## EXERCISE BRIEF
Output the lines from the one containing "STROBEL MC-405 Recital Series Cello Outfit" through the last line of the material below, exactly; please do not include pictures.

## RECORDED INFORMATION
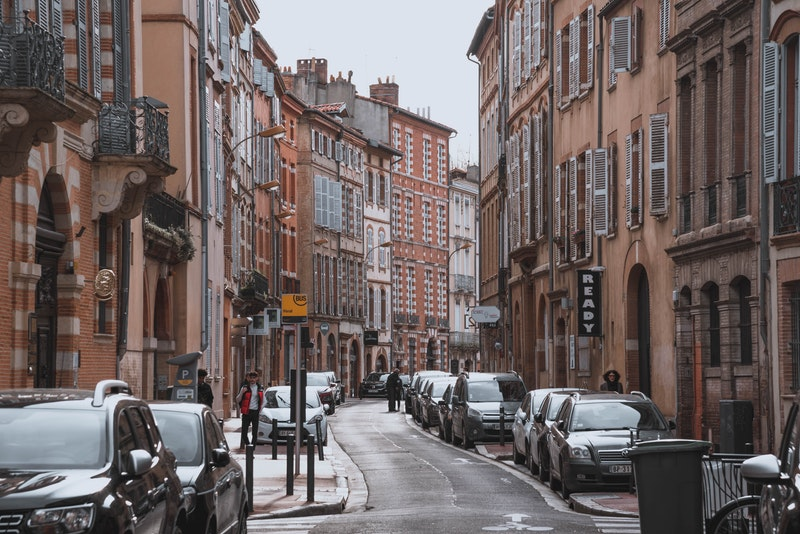 Narrow street in Toulouse, France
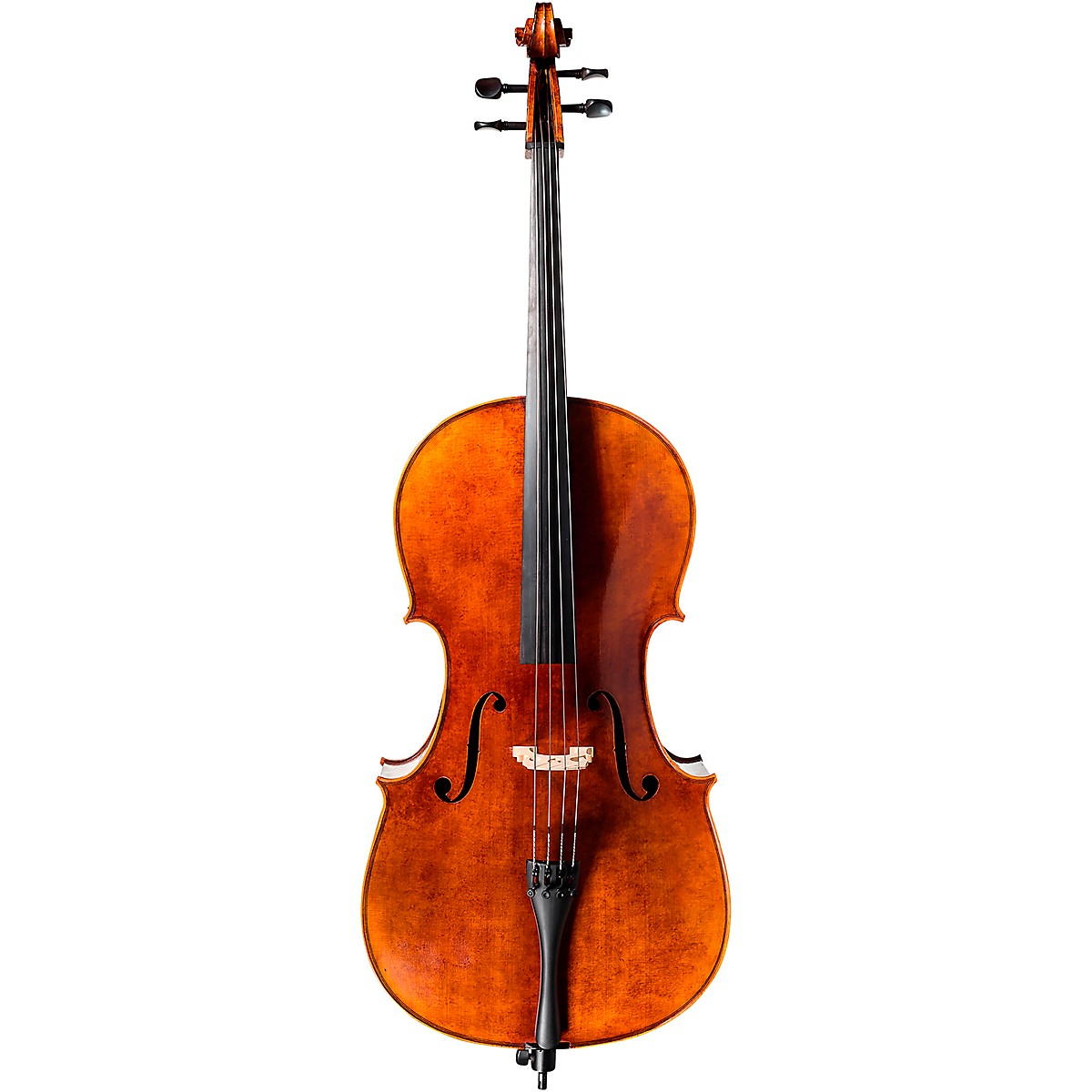 STROBEL MC-405 Recital Series Cello Outfit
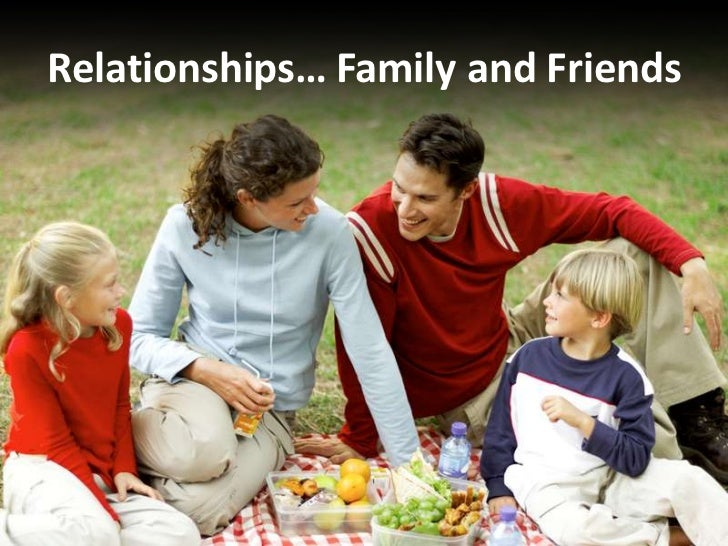 Cheating with friends and family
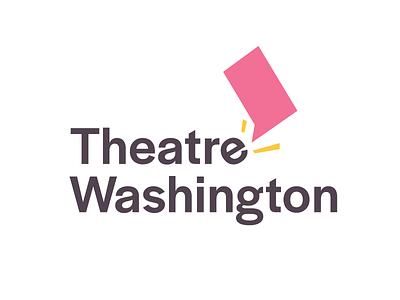 Theatre Washington performing arts arts theatre washington dc identity design branding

## EXERCISE RESULT
 STROBEL MC-405 Recital Series Cello Outfit
 Cheating with friends and family
 Theatre Washington performing arts arts theatre washington dc identity design branding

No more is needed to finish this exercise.